Almost 300,000 women are still dying every year from complications resulting from pregnancy and childbirth. It is estimated that approximately 5 million women are left with temporary or permanent handicaps due to complications during pregnancy and/or childbirth. However, most of these complications could be avoided.
Causes of maternal mortality
Many women in developing countries have no access to medical support during childbirth. The lack of contraception also means that women are not able to prevent (further) pregnancy. This risk particularly affects young women. Moreover, women are not always in a position to negotiate the use of contraceptives. Almost half the maternal mortality rate is the result of unplanned pregnancies. Maternal mortality specifically affects women living with HIV and without access to appropriate HIV treatment.
Sustainable Development Goals
Governments have committed to improving maternal health as part of the 2030 Agenda for Sustainable Development. To this end they aim to reduce maternal mortality worldwide to less than70 deaths per 100.000 live births.

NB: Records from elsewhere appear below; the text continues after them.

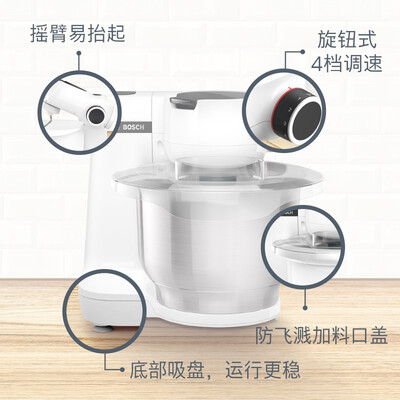 摇臂易抬起

旋钮式
4档调速

BOSCH

防飞溅加料口盖

底部吸盘，运行更稳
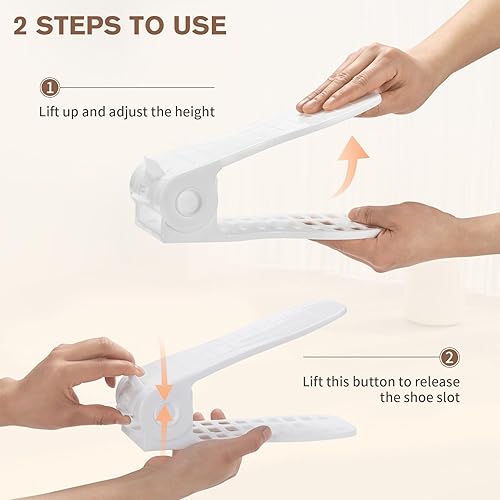 2 STEPS TO USE

1

Lift up and adjust the height

2

Lift this button to release the shoe slot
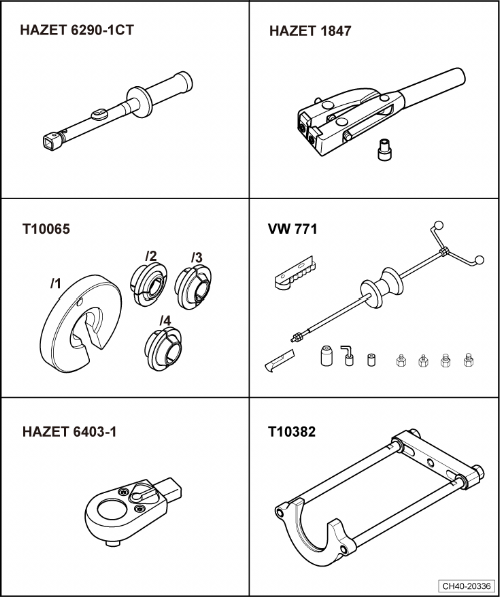 HAZET 6290-1CT

HAZET 1847

T10065

/1

/2

/3

/4

VW 771

HAZET 6403-1

T10382

CH40-20336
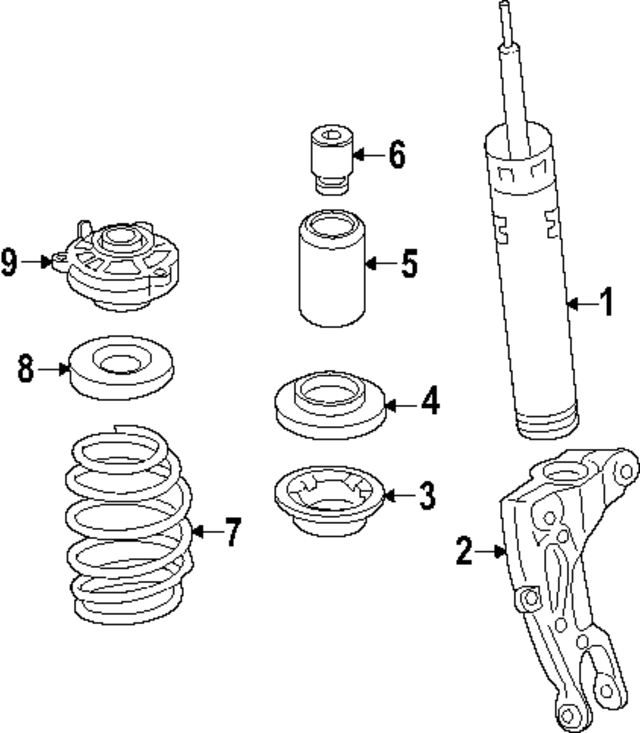 6
9
5
1
8
4
3
7
2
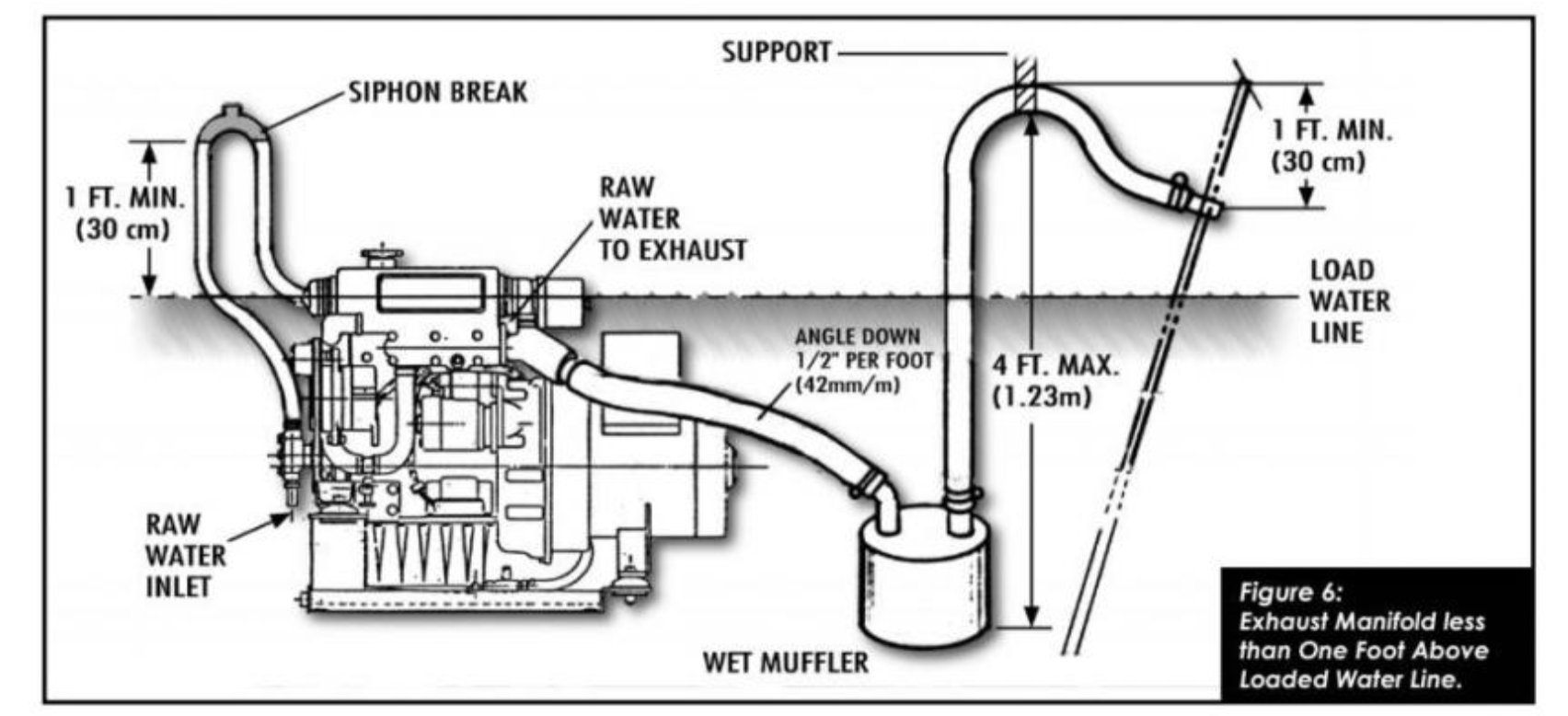 SUPPORT

SIPHON BREAK

1 FT. MIN. (30 cm)

RAW WATER TO EXHAUST

1 FT. MIN. (30 cm)

LOAD WATER LINE

ANGLE DOWN 1/2" PER FOOT (42mm/m)

4 FT. MAX. (1.23m)

RAW WATER INLET

WET MUFFLER

Figure 6: Exhaust Manifold less than One Foot Above Loaded Water Line.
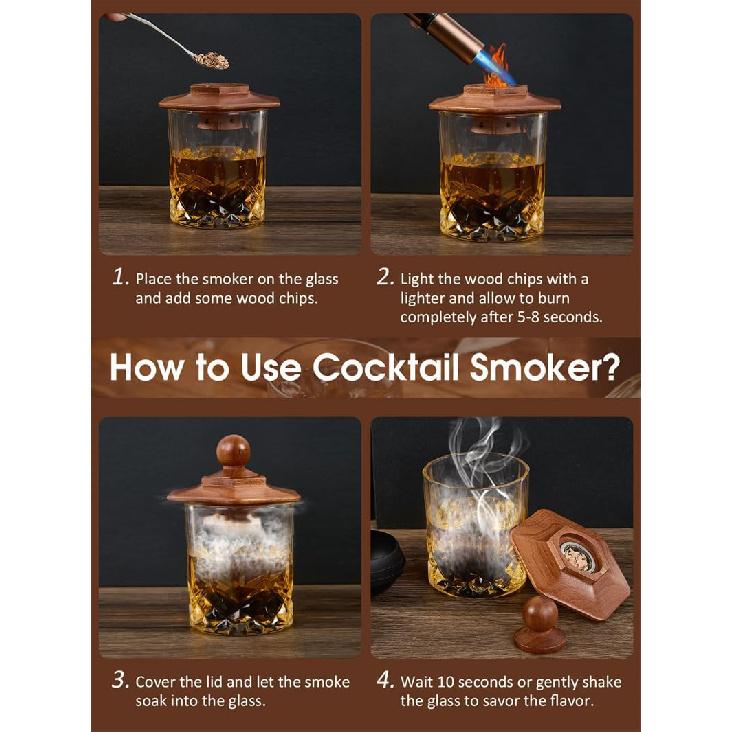 1. Place the smoker on the glass and add some wood chips.

2. Light the wood chips with a lighter and allow to burn completely after 5-8 seconds.

How to Use Cocktail Smoker?

3. Cover the lid and let the smoke soak into the glass.

4. Wait 10 seconds or gently shake the glass to savor the flavor.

In 2015 there were 216 maternal deaths per 100.000 births worldwide. In Subsahara Africa the number was twice as high, with no less than 546 maternal deaths per 100.000 births.
In the new agenda for sustainble development governments have also agreed to, by 2030, strive for universal access to sexual and reproductive health care services, including family planning; health insurances for all and sexual and reproductive rights. All these 'targets' will help prevent maternal mortality.